Sensex
Narendra Modi and the Stockmarket
The Sensex’s celebratory air after the recent assembly poll results may be premature
Shailendra Tyagi Shailendra Tyagi 12 Dec, 2013
The Sensex’s celebratory air after the recent assembly poll results may be premature
There is a word that Indian stockmarkets appear to be in the grip of: ‘decisive’. It describes a form of political leadership that many market analysts hope—and increasingly expect—will lead India out of its economic slump. It also explains the BSE Sensex’s gains on 5 December after exit polls for four state elections pointed to a strong showing by the opposition BJP, and then again on 9 December, the first day of trading after the actual results confirmed the Congress’ rout. It was a sign of “angst against bad economic governance” says Phani Sekhar, a fund manager with Angel Broking.

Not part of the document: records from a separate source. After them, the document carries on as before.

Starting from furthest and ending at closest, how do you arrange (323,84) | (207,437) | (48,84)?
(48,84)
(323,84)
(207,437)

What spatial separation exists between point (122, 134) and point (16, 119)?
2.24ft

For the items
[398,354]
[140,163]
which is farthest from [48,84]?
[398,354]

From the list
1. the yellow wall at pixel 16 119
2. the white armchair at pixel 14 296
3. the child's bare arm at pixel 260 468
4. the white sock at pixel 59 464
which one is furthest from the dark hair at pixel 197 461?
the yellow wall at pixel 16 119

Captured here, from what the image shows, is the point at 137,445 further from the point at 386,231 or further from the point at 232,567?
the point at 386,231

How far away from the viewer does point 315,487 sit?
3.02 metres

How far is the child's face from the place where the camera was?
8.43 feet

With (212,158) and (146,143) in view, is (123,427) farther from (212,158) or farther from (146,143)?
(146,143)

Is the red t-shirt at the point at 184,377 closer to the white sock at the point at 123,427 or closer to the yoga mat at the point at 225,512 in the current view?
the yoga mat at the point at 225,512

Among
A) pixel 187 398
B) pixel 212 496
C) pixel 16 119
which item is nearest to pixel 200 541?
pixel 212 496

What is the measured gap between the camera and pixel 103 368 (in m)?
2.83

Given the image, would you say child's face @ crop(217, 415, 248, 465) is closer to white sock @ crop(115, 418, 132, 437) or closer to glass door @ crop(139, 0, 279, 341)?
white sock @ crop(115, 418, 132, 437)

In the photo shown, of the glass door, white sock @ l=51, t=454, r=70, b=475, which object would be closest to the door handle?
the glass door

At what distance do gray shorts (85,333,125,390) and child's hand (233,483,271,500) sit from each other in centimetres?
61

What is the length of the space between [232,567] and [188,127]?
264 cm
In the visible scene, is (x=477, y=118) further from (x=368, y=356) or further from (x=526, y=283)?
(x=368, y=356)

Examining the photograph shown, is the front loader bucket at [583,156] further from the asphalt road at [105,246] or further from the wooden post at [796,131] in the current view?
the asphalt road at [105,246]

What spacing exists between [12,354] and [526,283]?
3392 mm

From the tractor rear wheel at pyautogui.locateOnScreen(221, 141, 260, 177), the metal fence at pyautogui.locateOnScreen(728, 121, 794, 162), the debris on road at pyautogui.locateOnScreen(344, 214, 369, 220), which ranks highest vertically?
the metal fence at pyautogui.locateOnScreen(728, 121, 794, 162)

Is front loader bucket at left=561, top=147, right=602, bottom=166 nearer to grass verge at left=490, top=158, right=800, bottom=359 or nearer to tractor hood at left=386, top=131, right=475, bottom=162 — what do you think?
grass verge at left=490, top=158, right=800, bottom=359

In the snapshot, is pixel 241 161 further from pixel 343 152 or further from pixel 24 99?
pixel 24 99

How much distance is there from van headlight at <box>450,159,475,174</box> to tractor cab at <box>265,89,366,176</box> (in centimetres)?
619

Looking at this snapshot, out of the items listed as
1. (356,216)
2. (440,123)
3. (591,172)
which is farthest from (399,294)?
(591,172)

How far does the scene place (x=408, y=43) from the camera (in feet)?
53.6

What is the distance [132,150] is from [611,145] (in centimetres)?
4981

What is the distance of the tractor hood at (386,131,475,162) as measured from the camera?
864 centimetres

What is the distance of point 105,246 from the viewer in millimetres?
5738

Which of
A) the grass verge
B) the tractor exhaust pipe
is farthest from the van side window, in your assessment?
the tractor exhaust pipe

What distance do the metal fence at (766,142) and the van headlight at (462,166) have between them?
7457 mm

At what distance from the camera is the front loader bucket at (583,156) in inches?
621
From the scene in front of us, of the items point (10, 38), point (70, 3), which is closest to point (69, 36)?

The results have largely been read as a shift in voter preference for ‘decisive’ leadership, which is what some vocal FIIs are betting on as a way to revive the reforms they are keen on. Observers expect the market mood to stay buoyant. As an Angel Broking reports puts it: ‘The expectations of a stronger reform-led mandate are likely to gain even more traction.’ Deepak Kapoor, financial consultant with ADC Legal Services Pvt Ltd, says that the recent gains in stock value will not be given up, even if market indices dip on periodic rounds of profit-booking. “But,” cautions Sekhar, “extrapolating this verdict to a saffron victory in the General Election next year might actually be a misreading [of poll results] and might well disappoint the bourses.”

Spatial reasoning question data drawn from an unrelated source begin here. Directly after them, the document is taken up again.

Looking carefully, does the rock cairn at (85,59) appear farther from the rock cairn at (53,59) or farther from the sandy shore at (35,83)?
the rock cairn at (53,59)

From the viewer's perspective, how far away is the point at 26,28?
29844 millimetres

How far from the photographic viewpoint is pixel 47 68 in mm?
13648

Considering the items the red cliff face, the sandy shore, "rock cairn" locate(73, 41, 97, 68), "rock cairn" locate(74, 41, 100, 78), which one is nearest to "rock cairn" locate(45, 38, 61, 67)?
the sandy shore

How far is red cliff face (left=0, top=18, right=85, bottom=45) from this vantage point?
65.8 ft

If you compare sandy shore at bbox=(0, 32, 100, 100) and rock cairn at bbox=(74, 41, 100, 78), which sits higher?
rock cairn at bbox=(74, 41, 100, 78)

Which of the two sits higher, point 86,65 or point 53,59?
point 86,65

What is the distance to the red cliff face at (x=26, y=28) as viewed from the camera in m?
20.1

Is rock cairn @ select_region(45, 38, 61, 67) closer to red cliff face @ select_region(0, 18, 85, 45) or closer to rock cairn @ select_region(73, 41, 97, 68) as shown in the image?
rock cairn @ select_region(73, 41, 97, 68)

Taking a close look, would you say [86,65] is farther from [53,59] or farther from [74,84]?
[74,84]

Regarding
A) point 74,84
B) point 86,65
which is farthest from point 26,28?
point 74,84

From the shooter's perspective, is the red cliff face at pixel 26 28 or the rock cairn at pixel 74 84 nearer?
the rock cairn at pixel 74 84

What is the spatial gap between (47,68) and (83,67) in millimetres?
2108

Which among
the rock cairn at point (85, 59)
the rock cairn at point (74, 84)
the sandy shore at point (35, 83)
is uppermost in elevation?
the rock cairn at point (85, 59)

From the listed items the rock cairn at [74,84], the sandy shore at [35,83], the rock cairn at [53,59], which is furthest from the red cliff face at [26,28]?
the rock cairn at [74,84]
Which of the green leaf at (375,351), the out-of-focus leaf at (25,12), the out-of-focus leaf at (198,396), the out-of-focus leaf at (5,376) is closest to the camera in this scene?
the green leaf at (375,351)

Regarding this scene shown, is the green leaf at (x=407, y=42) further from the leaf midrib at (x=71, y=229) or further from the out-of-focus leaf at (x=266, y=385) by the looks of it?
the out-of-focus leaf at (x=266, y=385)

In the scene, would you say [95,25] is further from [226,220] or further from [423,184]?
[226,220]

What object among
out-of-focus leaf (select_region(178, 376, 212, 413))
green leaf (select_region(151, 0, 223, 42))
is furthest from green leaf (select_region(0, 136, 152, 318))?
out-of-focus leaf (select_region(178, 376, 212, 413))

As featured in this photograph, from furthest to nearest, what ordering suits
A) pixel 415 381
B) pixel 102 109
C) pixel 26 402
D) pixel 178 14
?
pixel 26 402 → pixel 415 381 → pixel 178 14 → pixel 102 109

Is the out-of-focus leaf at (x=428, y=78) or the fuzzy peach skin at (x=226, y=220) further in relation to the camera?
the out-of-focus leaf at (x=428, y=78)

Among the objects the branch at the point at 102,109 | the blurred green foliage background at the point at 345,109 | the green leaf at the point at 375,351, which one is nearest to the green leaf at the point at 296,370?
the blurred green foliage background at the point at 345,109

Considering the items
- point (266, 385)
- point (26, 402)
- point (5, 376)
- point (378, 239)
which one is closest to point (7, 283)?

While Narendra Modi of the BJP is seen as the frontrunner in the race for prime ministership, the Lok Sabha polls of 2014 would have a novel contender in the Aam Aadmi Party, which, after its stellar show in Delhi, could yet upset the saffron party’s expectations of a mandate in its favour. Plus, indices could decline on weak corporate results and worsening macroeconomic conditions if the Congress abandons fiscal responsibility in a fit of populism. Now that a loose fiscal policy of earlier years has already resulted in inflation, the party may be tempted to spend even more in desperation. If an incoming government signals fiscal restraint, says Sekhar, then the economy’s prospects would brighten and “the market may well propel itself to a trajectory which might go beyond [current] expectations”.
But then, candidate Modi’s fiscal proposals remain unknown, even if his position on other issues is seen as ‘decisive’ by his supporters. Also, not everyone is convinced that addressing what ails India’s economy is a simple matter of a single leader’s will. Yet, if money can be made on political speculation, punters will try to make it.